Extract to read

========

So, crack those books open and let the revision begin!

Let us not forget that the dreaded dissertation is looming. No more arguing that the Portuguese that you know is colloquial and widely used in speech – a formal language all the way from now on.

Buy all the summer clothes

Your friends are going to love you bragging about how you bought your stuff in a vintage off-the-grid flea market, even when they don’t ask where it is from.

Not only is it exotic, making you stand out from the hordes of flares seen around at any given moment, but it is often handmade, vintage, and cheap. You can trick yourself into thinking that it definitely makes you look like a local.

Or, if it’s not going to last that long in your wardrobe, simply pop it on Depop, add that you got it abroad, and add £30 extra.

Stay up and out as late as you can 

This should be pretty self-explanatory, but the clock is ticking and sleep is for the weak. Go to all the parties in Berlin clubs, all the raves, all the house parties. Those European parties are going to make more memories than blurry memories of VKs. (And they stay open later – no more 3am walks home in the dark)

If that hasn’t convinced you, think of the euro trash music that you’re going to hear and associate with your year abroad. If you’re mad enough and stay out long enough, you’ll be able to recite them off by heart at a pres in Newington by September.

Cry 

This one is pretty self-explanatory. It’s better to let it out. Let’s weep together.

========

Data shown
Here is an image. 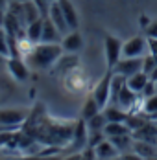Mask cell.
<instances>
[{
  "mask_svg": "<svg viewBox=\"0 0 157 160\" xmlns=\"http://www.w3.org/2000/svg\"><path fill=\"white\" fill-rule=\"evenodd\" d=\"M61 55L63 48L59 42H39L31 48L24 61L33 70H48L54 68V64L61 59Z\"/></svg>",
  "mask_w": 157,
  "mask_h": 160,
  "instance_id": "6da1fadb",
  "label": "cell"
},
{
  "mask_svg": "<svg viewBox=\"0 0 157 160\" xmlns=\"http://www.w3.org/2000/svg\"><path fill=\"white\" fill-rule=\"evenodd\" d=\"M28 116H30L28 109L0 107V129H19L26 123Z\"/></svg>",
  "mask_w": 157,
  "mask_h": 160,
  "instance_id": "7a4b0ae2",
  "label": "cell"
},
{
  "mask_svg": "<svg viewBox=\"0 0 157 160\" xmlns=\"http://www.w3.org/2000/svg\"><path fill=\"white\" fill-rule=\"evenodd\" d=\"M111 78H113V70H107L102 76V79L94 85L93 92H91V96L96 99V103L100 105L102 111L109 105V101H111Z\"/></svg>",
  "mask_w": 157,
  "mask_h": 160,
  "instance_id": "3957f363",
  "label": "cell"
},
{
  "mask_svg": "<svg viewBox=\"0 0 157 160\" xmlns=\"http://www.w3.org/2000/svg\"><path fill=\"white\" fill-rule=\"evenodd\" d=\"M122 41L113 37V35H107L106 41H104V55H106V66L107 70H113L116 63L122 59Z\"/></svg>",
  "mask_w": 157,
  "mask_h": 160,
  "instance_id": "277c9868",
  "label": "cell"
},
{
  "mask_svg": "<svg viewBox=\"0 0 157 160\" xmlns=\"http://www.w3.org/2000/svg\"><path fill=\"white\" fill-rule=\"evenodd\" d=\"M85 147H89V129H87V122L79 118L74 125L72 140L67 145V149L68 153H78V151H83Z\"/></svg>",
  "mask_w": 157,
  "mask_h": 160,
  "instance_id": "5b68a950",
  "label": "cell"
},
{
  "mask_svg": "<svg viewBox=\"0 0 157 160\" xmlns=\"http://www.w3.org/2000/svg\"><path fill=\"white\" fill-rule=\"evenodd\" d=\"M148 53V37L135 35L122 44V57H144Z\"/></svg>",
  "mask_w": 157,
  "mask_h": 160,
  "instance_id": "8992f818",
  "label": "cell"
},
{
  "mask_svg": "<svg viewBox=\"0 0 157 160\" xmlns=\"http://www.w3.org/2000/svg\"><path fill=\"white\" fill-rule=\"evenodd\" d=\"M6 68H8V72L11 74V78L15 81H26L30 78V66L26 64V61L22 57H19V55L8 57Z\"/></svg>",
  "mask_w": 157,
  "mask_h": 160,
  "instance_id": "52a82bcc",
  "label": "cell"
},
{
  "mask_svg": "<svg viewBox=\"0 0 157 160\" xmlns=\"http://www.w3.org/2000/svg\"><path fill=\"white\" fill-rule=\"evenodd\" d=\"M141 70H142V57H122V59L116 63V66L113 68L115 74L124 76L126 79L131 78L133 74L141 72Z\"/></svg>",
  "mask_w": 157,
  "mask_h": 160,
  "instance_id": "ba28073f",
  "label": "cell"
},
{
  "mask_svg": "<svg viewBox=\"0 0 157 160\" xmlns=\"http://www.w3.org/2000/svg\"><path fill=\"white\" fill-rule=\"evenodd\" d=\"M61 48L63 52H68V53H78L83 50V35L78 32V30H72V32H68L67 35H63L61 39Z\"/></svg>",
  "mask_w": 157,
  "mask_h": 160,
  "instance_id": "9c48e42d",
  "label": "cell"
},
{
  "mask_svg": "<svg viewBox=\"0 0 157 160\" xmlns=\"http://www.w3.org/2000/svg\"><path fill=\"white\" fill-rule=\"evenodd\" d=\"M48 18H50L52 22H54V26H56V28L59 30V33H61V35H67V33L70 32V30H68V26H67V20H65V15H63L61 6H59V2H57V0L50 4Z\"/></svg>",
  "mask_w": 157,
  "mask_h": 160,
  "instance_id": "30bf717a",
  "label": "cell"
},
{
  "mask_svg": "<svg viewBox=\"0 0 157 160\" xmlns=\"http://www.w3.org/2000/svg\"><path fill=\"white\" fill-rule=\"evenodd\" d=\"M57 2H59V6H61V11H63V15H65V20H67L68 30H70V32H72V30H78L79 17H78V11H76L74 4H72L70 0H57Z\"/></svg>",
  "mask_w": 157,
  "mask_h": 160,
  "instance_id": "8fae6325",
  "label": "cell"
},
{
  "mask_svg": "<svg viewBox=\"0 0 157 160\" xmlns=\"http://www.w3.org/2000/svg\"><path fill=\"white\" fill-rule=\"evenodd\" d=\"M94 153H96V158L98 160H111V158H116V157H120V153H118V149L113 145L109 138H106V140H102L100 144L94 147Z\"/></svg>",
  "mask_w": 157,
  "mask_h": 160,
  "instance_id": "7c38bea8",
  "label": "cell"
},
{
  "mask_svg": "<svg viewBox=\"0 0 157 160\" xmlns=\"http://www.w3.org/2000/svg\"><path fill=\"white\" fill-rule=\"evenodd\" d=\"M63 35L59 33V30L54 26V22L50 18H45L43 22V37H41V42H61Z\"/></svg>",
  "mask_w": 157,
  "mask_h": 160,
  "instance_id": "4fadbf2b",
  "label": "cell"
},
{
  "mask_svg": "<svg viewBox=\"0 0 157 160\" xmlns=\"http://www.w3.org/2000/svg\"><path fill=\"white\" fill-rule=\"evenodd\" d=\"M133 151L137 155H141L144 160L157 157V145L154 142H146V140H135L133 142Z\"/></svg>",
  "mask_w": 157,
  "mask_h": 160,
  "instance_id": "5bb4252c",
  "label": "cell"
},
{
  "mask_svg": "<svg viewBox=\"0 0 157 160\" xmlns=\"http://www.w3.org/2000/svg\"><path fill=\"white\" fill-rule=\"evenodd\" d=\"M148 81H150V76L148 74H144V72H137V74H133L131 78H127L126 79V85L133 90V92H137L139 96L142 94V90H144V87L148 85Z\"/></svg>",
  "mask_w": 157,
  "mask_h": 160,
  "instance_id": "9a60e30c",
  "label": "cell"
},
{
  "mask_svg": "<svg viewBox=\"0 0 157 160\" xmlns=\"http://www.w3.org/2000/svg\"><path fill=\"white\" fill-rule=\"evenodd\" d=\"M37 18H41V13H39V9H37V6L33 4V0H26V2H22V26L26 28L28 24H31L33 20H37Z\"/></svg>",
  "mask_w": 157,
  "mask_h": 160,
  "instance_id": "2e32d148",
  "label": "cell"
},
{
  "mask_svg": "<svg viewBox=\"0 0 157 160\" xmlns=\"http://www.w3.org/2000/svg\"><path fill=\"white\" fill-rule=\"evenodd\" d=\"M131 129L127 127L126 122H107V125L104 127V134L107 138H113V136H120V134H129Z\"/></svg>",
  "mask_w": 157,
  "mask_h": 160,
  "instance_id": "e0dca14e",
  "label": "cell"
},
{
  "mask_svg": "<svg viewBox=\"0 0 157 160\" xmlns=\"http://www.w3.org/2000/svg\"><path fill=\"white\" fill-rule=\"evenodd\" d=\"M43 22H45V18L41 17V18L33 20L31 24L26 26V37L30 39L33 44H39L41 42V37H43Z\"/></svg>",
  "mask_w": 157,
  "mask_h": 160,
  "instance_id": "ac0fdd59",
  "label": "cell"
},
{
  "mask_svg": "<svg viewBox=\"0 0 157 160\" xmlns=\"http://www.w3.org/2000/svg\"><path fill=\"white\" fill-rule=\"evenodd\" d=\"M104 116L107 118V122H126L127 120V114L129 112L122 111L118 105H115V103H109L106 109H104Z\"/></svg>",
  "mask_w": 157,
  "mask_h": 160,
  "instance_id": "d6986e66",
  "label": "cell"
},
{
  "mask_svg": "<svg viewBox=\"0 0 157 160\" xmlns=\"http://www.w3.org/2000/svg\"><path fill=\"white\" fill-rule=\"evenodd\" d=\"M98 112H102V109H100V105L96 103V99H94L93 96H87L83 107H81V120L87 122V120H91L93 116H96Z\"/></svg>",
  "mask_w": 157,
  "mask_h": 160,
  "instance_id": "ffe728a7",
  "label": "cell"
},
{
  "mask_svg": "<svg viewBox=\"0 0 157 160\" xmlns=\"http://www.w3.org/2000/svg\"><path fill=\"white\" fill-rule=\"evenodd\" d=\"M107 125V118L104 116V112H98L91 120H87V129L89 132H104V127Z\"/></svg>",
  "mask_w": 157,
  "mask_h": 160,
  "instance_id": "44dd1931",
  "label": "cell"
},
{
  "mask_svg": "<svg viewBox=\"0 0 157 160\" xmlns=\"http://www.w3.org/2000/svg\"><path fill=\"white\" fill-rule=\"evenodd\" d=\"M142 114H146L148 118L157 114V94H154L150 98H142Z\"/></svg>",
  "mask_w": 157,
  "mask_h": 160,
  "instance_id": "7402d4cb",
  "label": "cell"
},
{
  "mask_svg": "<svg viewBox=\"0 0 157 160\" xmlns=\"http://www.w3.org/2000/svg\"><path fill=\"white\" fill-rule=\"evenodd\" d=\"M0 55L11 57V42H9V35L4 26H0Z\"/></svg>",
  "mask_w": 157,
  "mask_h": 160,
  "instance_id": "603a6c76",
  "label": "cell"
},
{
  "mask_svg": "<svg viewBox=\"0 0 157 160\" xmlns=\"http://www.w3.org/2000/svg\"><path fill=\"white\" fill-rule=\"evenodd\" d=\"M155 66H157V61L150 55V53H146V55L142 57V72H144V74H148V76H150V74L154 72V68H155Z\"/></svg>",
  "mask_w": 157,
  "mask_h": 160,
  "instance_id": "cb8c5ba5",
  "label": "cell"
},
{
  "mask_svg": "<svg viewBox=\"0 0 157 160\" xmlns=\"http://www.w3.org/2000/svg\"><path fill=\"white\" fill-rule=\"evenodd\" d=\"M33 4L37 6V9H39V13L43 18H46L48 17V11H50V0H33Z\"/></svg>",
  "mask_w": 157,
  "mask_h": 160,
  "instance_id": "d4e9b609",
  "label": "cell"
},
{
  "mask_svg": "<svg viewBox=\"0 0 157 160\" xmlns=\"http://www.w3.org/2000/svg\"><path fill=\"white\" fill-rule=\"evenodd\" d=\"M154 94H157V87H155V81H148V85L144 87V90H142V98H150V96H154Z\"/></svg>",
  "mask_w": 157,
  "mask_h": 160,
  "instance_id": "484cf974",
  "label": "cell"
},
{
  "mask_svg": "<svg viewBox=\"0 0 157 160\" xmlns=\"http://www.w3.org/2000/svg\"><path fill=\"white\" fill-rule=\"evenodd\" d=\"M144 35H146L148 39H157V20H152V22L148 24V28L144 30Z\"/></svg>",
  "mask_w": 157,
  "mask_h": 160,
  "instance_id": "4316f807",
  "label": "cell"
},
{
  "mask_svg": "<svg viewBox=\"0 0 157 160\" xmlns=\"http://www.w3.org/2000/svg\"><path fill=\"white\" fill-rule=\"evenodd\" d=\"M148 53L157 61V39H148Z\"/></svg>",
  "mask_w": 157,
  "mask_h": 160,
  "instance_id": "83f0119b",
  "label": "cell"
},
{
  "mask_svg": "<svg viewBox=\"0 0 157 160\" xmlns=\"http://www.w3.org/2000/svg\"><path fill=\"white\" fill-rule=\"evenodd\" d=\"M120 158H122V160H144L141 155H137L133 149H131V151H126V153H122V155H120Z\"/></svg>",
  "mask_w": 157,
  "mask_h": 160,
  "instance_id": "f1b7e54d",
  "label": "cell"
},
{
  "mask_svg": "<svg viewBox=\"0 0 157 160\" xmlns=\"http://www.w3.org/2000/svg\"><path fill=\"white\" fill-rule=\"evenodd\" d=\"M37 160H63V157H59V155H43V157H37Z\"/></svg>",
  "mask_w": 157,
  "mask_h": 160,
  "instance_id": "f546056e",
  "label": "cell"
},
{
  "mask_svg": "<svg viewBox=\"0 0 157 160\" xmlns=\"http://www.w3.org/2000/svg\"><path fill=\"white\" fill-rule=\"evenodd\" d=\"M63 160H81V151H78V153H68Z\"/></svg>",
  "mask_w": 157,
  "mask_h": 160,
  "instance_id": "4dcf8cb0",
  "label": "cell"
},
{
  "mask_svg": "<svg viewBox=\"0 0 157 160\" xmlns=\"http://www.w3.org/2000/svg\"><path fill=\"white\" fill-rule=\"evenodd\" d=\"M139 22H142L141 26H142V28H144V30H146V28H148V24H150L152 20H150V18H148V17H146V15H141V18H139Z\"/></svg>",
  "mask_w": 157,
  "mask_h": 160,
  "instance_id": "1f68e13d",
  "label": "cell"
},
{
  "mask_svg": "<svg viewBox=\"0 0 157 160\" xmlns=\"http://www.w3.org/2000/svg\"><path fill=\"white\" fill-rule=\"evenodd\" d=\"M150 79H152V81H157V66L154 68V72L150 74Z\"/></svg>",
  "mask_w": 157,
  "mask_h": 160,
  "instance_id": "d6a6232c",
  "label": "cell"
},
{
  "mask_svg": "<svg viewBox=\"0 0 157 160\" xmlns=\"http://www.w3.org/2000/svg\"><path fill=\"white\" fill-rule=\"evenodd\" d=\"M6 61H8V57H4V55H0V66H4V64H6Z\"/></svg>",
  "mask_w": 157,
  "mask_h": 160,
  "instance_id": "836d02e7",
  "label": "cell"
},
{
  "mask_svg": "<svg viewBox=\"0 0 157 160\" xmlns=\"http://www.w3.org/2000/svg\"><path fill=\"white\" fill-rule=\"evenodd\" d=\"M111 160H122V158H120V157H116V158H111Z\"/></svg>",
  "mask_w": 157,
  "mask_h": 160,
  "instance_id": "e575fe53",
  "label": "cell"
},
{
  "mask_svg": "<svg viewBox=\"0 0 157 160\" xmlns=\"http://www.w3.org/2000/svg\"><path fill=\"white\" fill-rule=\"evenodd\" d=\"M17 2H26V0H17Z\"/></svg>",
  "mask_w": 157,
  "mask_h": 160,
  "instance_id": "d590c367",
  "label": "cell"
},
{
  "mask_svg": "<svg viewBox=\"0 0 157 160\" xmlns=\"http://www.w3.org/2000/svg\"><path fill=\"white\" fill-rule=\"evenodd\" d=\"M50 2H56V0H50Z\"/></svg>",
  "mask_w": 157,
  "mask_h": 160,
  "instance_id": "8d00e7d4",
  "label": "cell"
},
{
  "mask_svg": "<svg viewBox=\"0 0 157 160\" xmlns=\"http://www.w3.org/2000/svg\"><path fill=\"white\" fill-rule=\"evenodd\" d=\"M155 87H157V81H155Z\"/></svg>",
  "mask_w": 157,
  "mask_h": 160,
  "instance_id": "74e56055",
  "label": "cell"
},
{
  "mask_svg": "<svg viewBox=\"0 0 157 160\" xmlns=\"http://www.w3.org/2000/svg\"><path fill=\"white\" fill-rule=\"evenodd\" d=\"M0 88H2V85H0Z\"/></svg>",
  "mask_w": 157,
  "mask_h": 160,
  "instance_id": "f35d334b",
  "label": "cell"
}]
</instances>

========

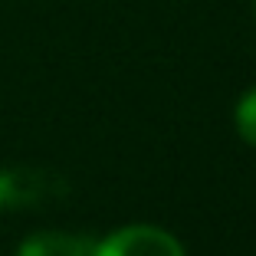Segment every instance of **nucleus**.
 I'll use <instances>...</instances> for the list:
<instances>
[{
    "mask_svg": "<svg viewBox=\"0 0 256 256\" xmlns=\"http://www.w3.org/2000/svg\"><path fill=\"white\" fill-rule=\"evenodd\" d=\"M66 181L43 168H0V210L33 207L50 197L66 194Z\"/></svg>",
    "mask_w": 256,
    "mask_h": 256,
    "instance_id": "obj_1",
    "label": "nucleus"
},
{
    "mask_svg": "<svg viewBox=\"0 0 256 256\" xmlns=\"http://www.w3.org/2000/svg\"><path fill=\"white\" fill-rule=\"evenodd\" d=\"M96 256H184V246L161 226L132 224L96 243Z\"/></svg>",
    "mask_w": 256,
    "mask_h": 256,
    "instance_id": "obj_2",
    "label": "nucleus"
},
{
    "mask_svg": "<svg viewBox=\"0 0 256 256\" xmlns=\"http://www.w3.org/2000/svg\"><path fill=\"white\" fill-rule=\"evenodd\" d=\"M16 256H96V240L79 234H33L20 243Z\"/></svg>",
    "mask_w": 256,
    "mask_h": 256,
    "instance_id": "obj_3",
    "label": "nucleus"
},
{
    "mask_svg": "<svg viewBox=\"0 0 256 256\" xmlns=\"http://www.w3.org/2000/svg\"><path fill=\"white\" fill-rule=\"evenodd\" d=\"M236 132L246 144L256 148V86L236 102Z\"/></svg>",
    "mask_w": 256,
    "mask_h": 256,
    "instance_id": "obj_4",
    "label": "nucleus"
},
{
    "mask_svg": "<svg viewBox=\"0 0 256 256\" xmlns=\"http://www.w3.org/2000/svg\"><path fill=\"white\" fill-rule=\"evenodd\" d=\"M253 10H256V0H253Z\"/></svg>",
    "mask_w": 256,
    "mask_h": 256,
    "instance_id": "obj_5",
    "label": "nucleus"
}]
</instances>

========

Stated task 1
Write out the passage of the year-abroad piece between "Let us not forget" and "from now on.", inclusive.
Stated task 2
For each statement, answer yes or no according to the year-abroad piece, quoting the words that decide it: (a) European parties stay open later. (b) It suggests adding £50 when reselling a flea-market item on Depop. (c) Colloquial Portuguese is acceptable for the dissertation.

Exercise result 1
Let us not forget that the dreaded dissertation is looming. No more arguing that the Portuguese that you know is colloquial and widely used in speech – a formal language all the way from now on.

Exercise result 2
(a) Yes: "And they stay open later"
(b) No: "add £30 extra"
(c) No: "a formal language all the way from now on"